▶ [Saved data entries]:
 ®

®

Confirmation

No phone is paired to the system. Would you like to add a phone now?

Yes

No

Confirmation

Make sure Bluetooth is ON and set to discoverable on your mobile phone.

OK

▶ [Activity]:
Could each line above be retyped exactly?

▶ [Response to this exercise]:
 ®

®

Confirmation

No phone is paired to the system. Would you like to add a phone now?

Yes

No

Confirmation

Make sure Bluetooth is ON and set to discoverable on your mobile phone.

OK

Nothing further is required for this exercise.